*Document excerpt*:
════════════════════

# Crucible makes veggies



## Eamon Burke (Oct 22, 2011)

Chewiest broccoli ever? :groucho:


----------



## Paco.McGraw (Oct 22, 2011)

The funniest thing to me is I work about a mile and a half north of the Val Verde warehouse.

It's cool to see something from the Rio Grande Valley on one of these forums that isn't posted by me.

-Sam


----------



## slowtyper (Oct 22, 2011)

I don't get it...


----------



## Eamon Burke (Oct 22, 2011)

http://zknives.com/knives/steels/cpm_3v.shtml

It's a joke that hits me about every time I go in the walk in, and this is the only place on the planet where the joke could be understood.


----------



## obtuse (Oct 22, 2011)

Nice! That broccoli must be some tough stuff. I'm still waiting to see a kitchen knife in CPM 3V.


----------



## ecchef (Oct 22, 2011)

How's the edge retention?


----------



## obtuse (Oct 22, 2011)

Do you use a water jet or laser to cut that broccoli?

════════════════════

*Stated goal 1*: In the entries, copy the lines from the one with "this 1270×952 image." up to and including the one with "damaged front end [125, 502, 327, 629]", swapping "detector" for "scanner" and leaving everything else unchanged.

════════════════════

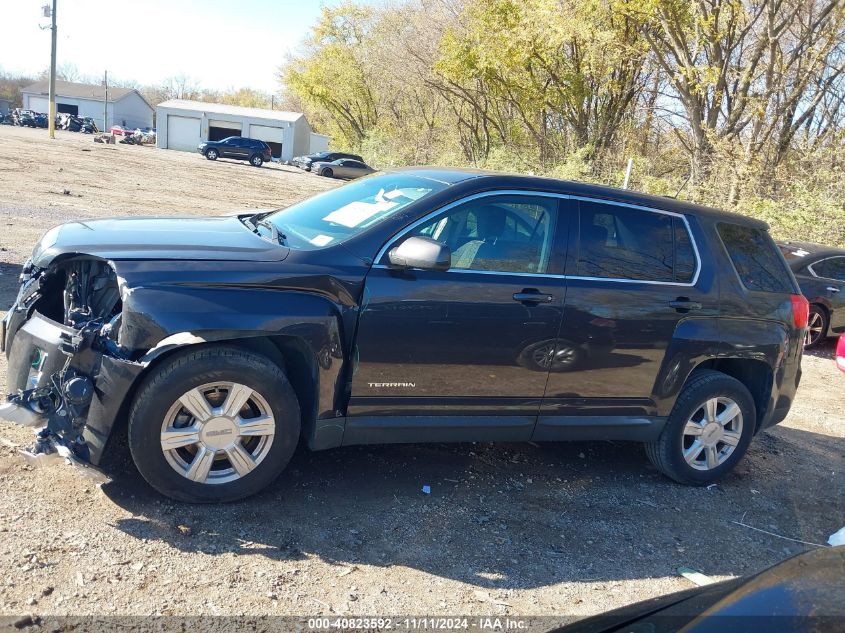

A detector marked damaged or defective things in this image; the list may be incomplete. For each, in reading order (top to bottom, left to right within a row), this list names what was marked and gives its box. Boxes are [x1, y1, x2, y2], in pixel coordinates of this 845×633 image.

crumpled hood [31, 215, 288, 264]
damaged front end [2, 256, 143, 470]
detached front bumper [2, 310, 143, 464]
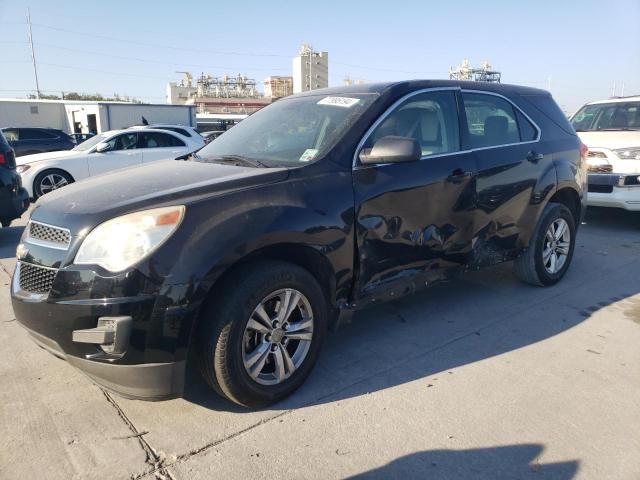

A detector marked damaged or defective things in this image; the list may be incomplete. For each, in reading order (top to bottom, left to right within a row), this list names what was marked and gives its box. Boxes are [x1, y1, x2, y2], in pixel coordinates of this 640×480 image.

damaged black suv [12, 80, 588, 406]
crack in pavement [102, 390, 178, 480]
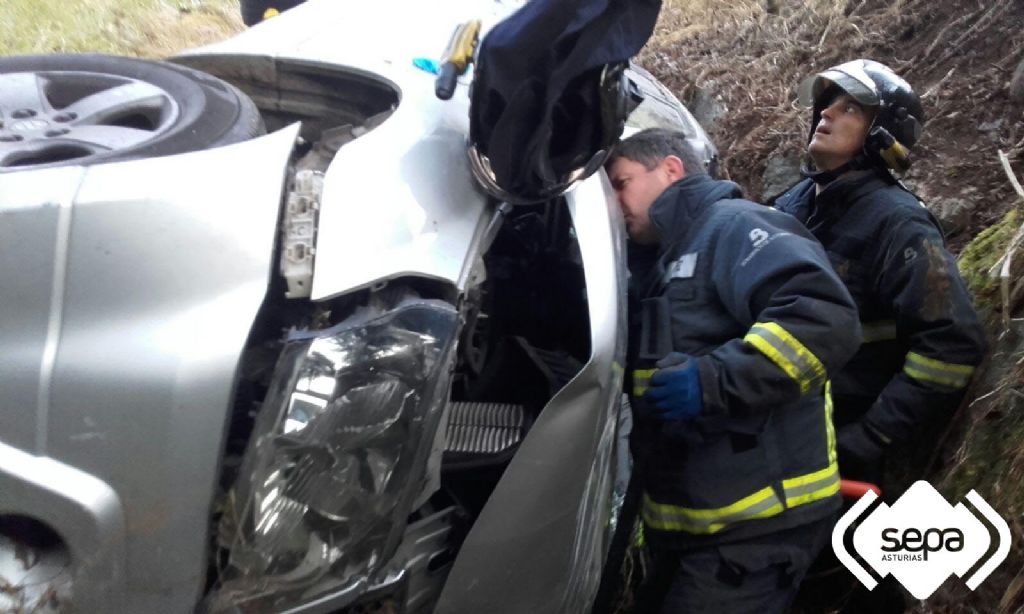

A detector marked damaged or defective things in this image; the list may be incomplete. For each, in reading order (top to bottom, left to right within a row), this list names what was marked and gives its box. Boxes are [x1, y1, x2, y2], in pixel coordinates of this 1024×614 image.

damaged headlight [207, 296, 456, 609]
broken headlight lens [211, 296, 456, 609]
broken plastic trim [209, 300, 458, 614]
crashed silver car [0, 0, 716, 609]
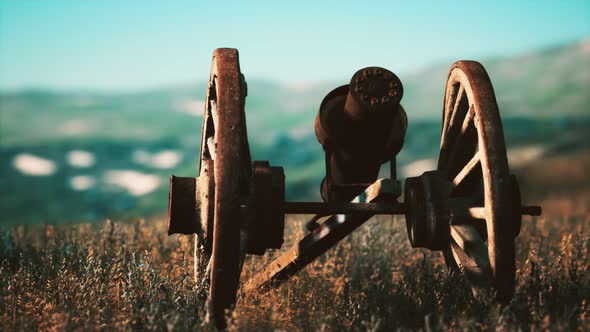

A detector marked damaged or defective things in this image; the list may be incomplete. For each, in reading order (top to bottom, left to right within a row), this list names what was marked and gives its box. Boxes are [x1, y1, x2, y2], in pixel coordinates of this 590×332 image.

rusty cannon barrel [316, 66, 410, 201]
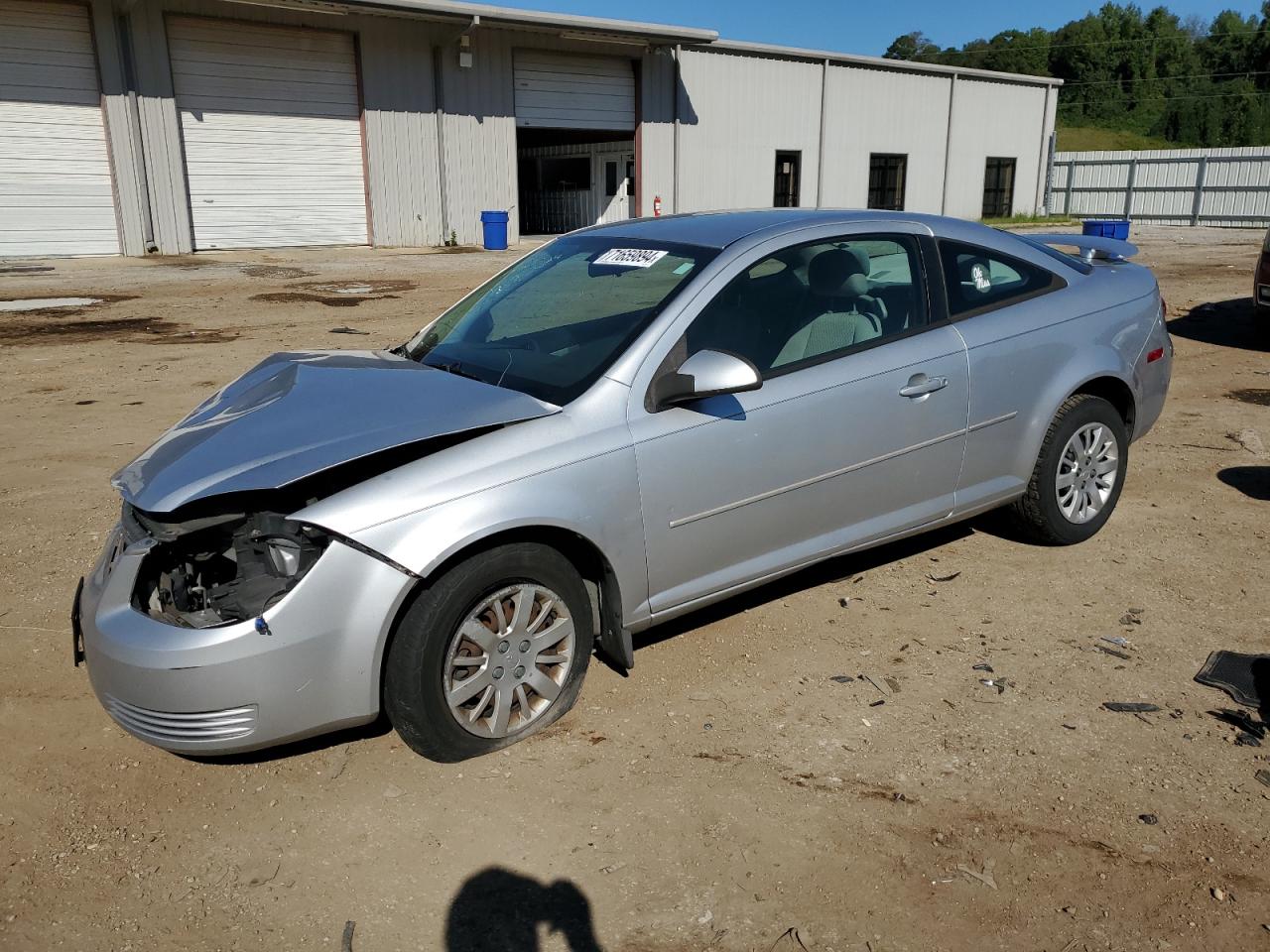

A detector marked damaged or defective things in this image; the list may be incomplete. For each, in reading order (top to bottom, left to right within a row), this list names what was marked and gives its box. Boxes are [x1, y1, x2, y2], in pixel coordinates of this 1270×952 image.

crumpled hood [111, 350, 559, 515]
damaged front end [125, 502, 327, 629]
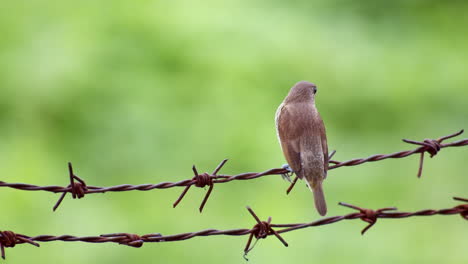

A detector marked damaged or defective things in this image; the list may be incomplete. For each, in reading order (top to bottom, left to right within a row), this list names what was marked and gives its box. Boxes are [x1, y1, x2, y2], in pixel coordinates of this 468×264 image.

rusty barbed wire [0, 129, 466, 211]
rusty barbed wire [1, 196, 466, 260]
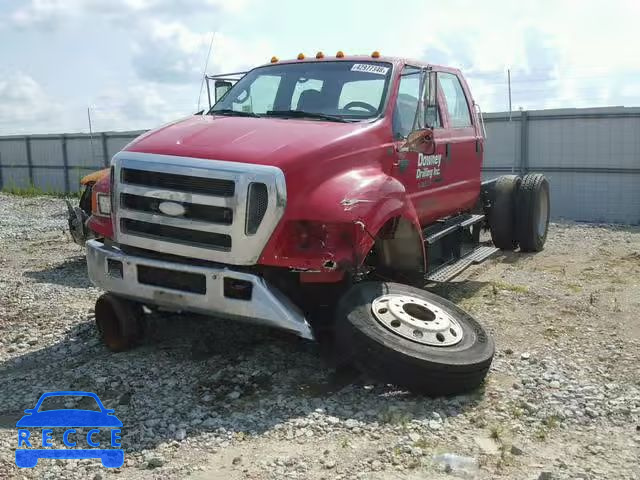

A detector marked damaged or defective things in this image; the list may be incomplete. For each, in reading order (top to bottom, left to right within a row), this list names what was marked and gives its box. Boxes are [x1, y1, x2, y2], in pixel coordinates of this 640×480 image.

detached tire [490, 174, 520, 249]
detached tire [516, 174, 552, 253]
detached tire [95, 292, 145, 352]
damaged front bumper [85, 240, 316, 342]
detached tire [336, 280, 496, 396]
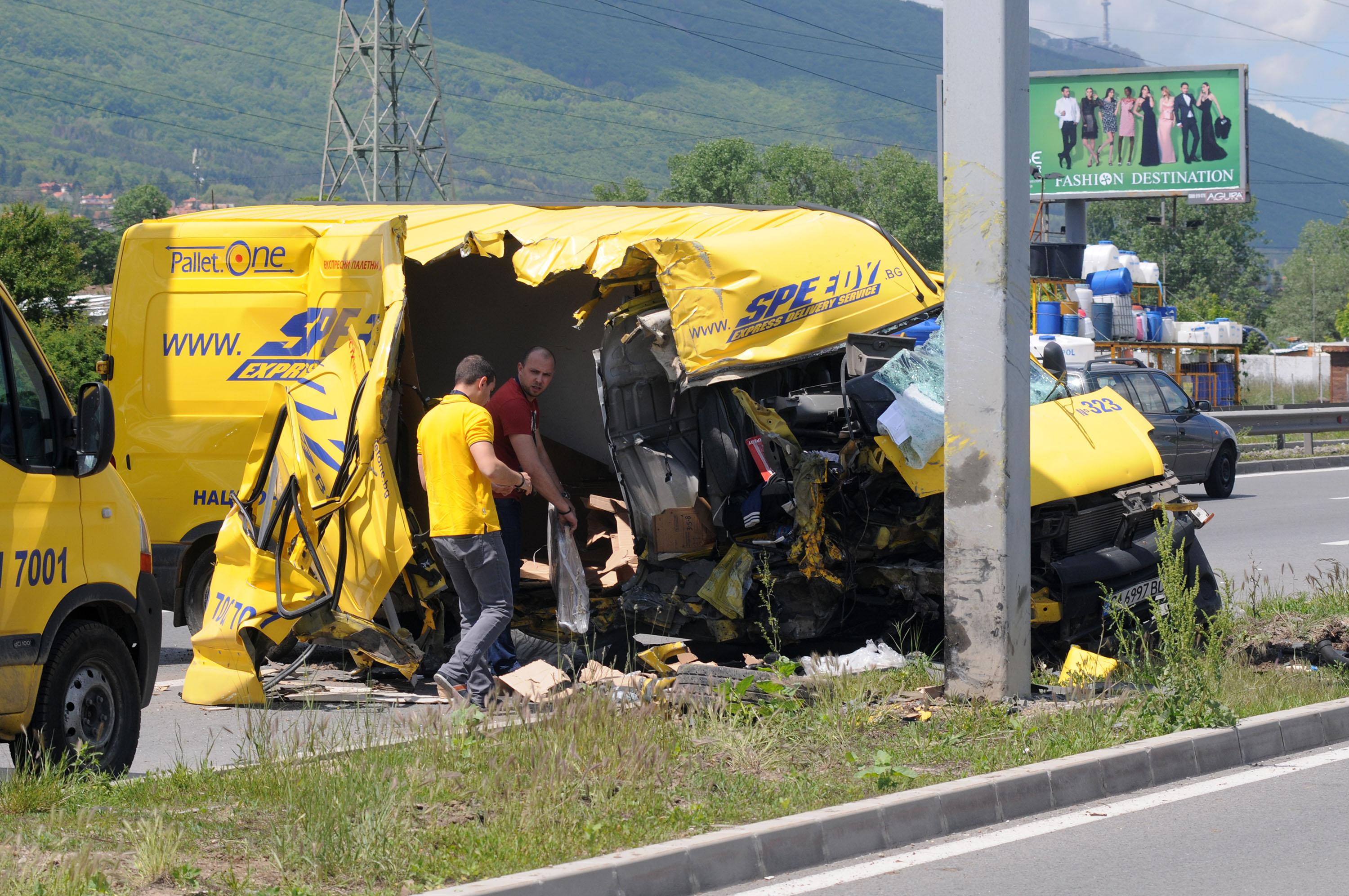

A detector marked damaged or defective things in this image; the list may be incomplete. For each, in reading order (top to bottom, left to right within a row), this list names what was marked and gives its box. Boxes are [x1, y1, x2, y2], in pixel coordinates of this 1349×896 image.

════════════════════

*Stated goal 2*: In the forum thread "Crucible makes veggies," how far from the Val Verde warehouse does Paco.McGraw say he works?

*Task output 1*:
A scanner marked damaged or defective things in this image; the list may be incomplete. For each, in reading order (top to bottom, left to right within a row), this list names what was marked and gives its box. Boxes are [x1, y1, x2, y2], in pixel coordinates of this 1270×952 image.

crumpled hood [111, 350, 559, 515]
damaged front end [125, 502, 327, 629]

*Task output 2*: About a mile and a half north of it.